Los muchachos del norte somos, en general, muy ingeniosos. Debe de ser a causa de las largas tardes de lluvia. El aburrimiento agudiza nuestra razón, capaz de crear juegos lingüísticos acertadísimos e hirientes dardos dialécticos. Ayer sufrí o disfruté, según se mire, uno de estos juegos de palabras. A fin de desahogarme y entretener vuestras plácidas vidas, interrumpidas ahora por el descanso estival, os cuento un poco cómo fue la cosa.
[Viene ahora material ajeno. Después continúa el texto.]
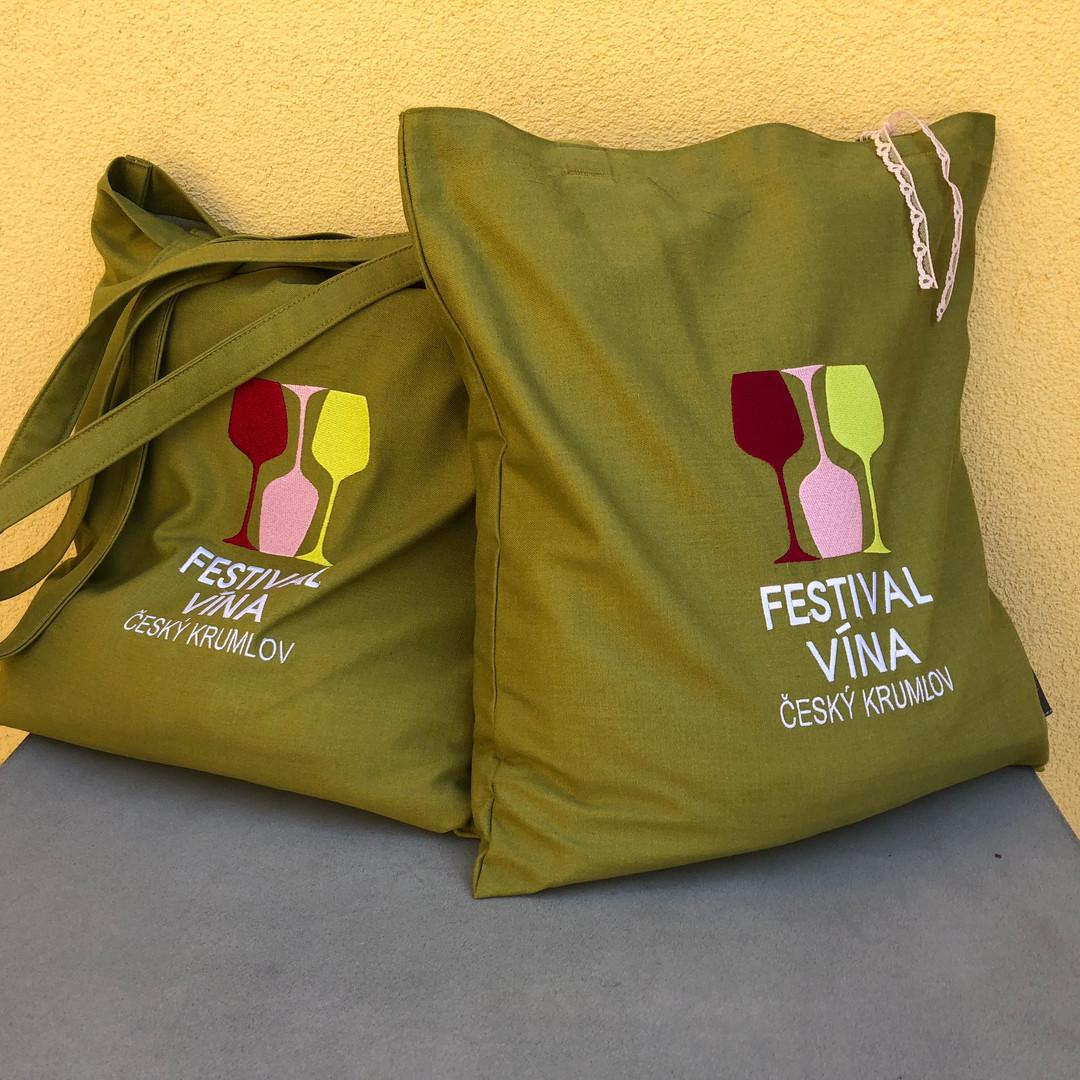 tašky plné zástěr na festival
Paseando iba yo, tranquilo, alegre, airoso, por un pequeño pueblo gallego. Me paró un muchacho moreno y de ojos verdes. Entre otras cosas, vino a decirme que yo era Arthur Rimbaud redivivo. La boca se me quedó abierta de par en par. "Hacía tiempo que no me dedicaban un requiebro tan galante", pensé. Con la mejor de mis sonrisas, seguí hablando y complaciéndome en el dulce asedio al que me humilde persona era sometida. Como sabéis, la vanidad es algo terrible y, a un tiempo, admirable.
Sin embargo, ya sólo, me di cuenta de que el muchacho me había llamado zorra moderna a la cara. ¿Es que tengo yo cara de enfant terrible? ¿Me está llamando gerontofílico? ¿Acaso me ha visto por la calle de Claudio Coello borracho de hachís y absenta? Más que dedicarse al inocente oficio del galanteo, el chicarrón del norte, me hizo el más ambivalente de los comentarios. Me llamó genio e infame a la vez. Demasiado para el frágil carácter y sano intelecto de quien os escribe. Sinceramente, hubiese preferido que me comparase con un modelo de Poussin o, para no salir del juego literario, con Lord Byron. Sin embargo, es el problema de las comparaciones, siempre son desafortunadas.